--- begin DOCUMENT EXCERPT ---
A more technical discussion can be found at:-

the Southwest Missouri State university Web site :-David.W.Stockburger.

However if you don't have an hour or so to spare, chi-square is just a test to see if your theory is backed by your experimental results.

Put simply, there has to be a test which enables you to look at some experimental or survey results and decide whether the results are telling you something significant, or whether normal random variations account for what you thought were meaningful figures leading you to a conclusion.

Normal Chi square analysis returns a value which can be any number , but reference to a chi square distribution graph is required in order to make a decision from this value.

I'm not a statistician but I'm pretty good at Microsoft Excel. This spreadsheet has an in built function called CHITEST which does it all in one go. This test returns a value between 0 and 1 which is a measure of how accurately theoretical values match those obtained by experiment. You can use it to test a hypothesis, and the closer the result is to 1 the more reality approaches your hypothesis. Conversely, if your hypothesis isn't sound, then chi-squared values will fall , and if consistently zero, then your hypothesis was incorrect.

Chi squared and the lottery

To use Chi-squared on the lottery you first have to have a hypothesis to test actual results against. If you assume that the lottery machines are fair and impartial, using identical sets of fair balls, you might reasonably expect that in time, as the number of balls drawn increases that all balls will be drawn (totalling from draw no.1 ) by the same approximate number of times.

You might assume also that this theoretical number of times was equal to the total number of balls drawn divided by 49. This would mean that by draw number 70 each ball should have been drawn (70 x 7 )/49 times = 10 times. You could calculate this figure for each draw number, and use it as your expected figure for all 49 balls, and then using the actual draw results on corresponding weeks, update the ball count for each ball and work out the chi-squared figure on a week by week basis over lottery history.

You'd need to be able to use a spreadsheet such as Excel with CHITEST combined with visual basic code to do the maths and plot the graphs.
--- end DOCUMENT EXCERPT ---
§ WRITTEN EXERCISE A: Rewrite the rows from their start up to and including the line with "295;410;325;486", requests included. Scale every box coordinate in the answers by 0.3, round each to a whole number with halves going up, and omit the pictures.
The text and the rows are unrelated to each other.
--- begin RECORDS TO USE ---
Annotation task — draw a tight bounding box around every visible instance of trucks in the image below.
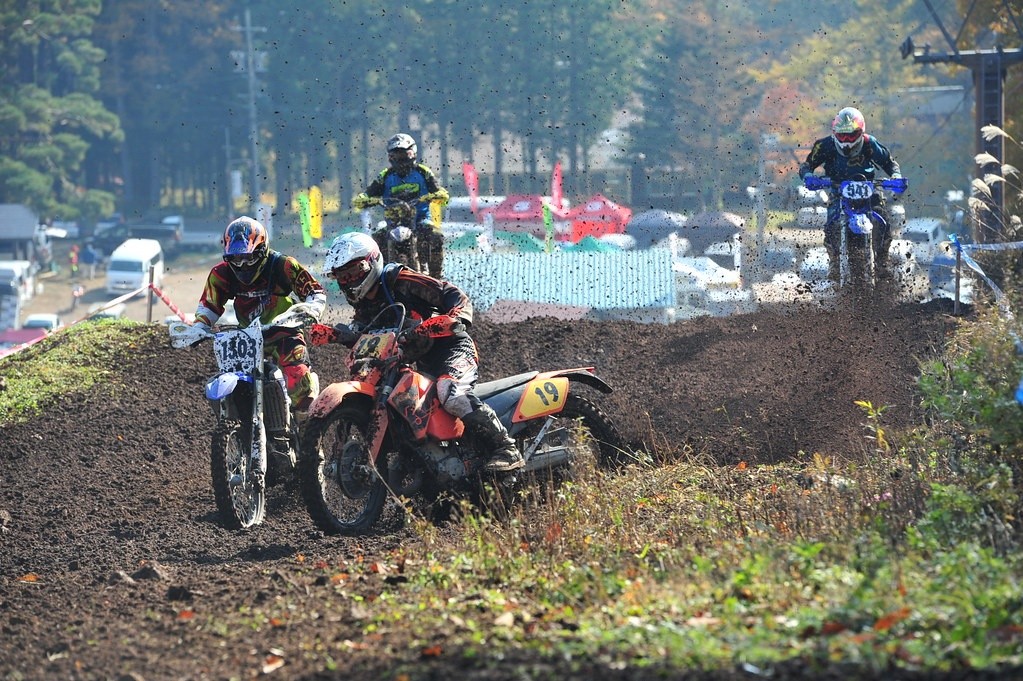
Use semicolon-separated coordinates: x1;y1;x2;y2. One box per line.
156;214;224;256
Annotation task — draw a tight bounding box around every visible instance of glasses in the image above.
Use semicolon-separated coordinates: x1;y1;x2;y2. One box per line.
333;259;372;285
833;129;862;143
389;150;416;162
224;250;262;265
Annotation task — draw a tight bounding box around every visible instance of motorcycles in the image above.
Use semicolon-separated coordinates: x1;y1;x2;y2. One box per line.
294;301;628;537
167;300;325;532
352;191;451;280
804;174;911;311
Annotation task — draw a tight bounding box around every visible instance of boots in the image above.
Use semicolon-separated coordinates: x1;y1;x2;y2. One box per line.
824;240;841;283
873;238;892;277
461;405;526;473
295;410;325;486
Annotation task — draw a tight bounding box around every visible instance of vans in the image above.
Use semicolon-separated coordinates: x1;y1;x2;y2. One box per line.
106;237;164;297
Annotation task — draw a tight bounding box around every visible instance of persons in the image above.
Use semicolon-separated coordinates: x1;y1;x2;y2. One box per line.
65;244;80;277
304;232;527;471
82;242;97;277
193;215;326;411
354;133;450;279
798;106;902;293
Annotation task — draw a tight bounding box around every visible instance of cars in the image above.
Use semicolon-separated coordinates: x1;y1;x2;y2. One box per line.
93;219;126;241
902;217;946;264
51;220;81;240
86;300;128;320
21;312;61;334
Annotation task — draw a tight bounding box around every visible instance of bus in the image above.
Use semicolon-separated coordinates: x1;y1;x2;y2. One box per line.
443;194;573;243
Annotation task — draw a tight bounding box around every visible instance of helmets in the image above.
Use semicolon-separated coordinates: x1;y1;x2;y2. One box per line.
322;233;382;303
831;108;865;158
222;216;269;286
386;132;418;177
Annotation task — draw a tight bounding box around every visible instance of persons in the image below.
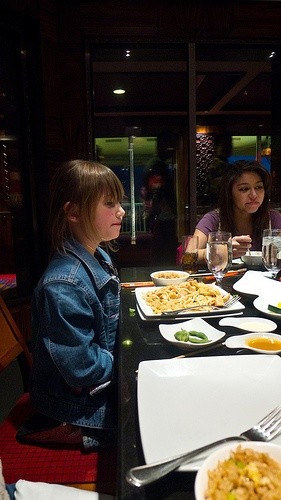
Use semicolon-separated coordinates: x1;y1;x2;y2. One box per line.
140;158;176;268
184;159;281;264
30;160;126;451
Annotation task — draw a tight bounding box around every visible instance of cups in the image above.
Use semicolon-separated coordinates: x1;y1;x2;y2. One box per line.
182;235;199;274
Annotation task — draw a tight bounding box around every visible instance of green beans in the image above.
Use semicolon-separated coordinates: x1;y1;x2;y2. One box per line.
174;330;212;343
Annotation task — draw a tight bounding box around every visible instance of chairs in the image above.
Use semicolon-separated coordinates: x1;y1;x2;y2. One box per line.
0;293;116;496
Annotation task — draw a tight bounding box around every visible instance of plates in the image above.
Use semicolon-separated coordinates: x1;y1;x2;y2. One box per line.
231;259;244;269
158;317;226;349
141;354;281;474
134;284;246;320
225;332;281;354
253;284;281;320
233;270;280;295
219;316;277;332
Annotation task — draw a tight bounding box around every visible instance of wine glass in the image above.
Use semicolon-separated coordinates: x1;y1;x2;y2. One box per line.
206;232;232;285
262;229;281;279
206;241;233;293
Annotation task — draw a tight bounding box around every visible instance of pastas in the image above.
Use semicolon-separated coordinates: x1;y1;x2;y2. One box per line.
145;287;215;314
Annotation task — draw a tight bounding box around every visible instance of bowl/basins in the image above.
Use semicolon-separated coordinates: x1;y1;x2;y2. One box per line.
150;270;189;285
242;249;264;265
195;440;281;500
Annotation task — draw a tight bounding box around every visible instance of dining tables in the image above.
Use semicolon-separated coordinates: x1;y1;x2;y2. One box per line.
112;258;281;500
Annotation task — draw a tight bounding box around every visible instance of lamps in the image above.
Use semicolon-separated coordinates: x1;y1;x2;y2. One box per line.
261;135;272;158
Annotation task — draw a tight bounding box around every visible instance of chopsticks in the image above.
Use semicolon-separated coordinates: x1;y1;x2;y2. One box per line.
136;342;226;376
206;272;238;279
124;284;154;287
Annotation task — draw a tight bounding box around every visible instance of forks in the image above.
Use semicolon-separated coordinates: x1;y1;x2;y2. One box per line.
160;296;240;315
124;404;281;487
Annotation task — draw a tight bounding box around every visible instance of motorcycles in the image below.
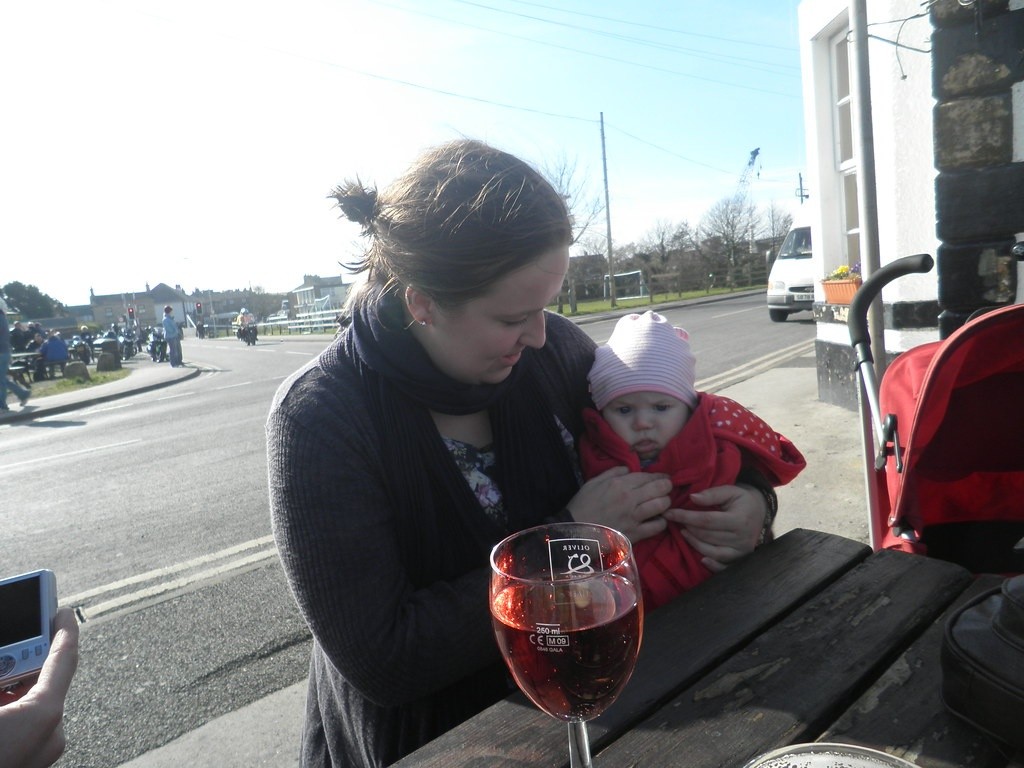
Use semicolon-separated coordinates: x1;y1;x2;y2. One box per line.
--- end RECORDS TO USE ---
§ WRITTEN EXERCISE B: Write the next part of the piece on chi-square testing of lottery results, starting after its last sentence.

§ WRITTEN ANSWER A:
Annotation task — draw a tight bounding box around every visible instance of trucks in the image below.
Use semicolon-separated coordinates: x1;y1;x2;y2. One box per line.
47;64;67;77
Annotation task — draw a tight bounding box around every visible instance of glasses in the image above.
Use semicolon-separated coordinates: x1;y1;x2;y2. One box per line.
100;78;112;86
250;39;259;43
117;45;125;49
67;75;79;80
Annotation task — draw a tight bounding box around every visible instance of motorcycles in the image above.
Use semicolon-separated coordinates: x1;y1;x2;y2. One box per line.
88;90;188;161
50;90;98;160
106;57;135;84
241;52;273;93
Annotation task — draw a tight bounding box around every visible instance of boots in the image above.
Use semicolon-separated coordinates: x1;y1;x2;y2. One box per line.
247;72;252;85
262;71;268;83
138;122;158;142
89;123;98;146

§ WRITTEN ANSWER B:
The "error" in this case would be (for each draw ) the difference between the actual number of times each ball has been drawn, and the hypothesis value, of (draw number /7) which gradually increases with the draw number.

For any Lottery based on 49 balls, drawing 7 balls per draw , this process always gives a chi squared value for draw 1 of 0.7160 .This is because there is initially no history (or ball count ) to compare the hypothesis with (all ball totals are zero before draw 1 ) , so the chi-squared calculation just happens to return 0.7160. From draw 2 onwards for a few draws Chi-square invariably rises, because there is more chance of a ball never drawn before coming out in the early weeks and this agrees with the hypothesis that ball counts will equal out eventually. Note the higher (closer to 1 Chi square gets, the more your theory is substantiated. )

If this exercise resulted in consistent , near1.000values week after week then this would mean a good strategy might be to back the "cold" infrequently chosen balls. However there'd be no guarantee they'd all come out the same week though ! I have tested the UK lottery results against this hypothesis and the results are shown on:-

Chi squared lottery analysis page

To assess how differing results might have changed the chi square results and assess how volatile chi-squared is to discrepancies between reality and the hypothesis ,I carried out simulations using random numbers as "fantasy lotteries". This revealed how different trends in selection can create a different looking graph.

So is It worth doing chi-squared analysis ? the jury is still out, but the graphs are fun.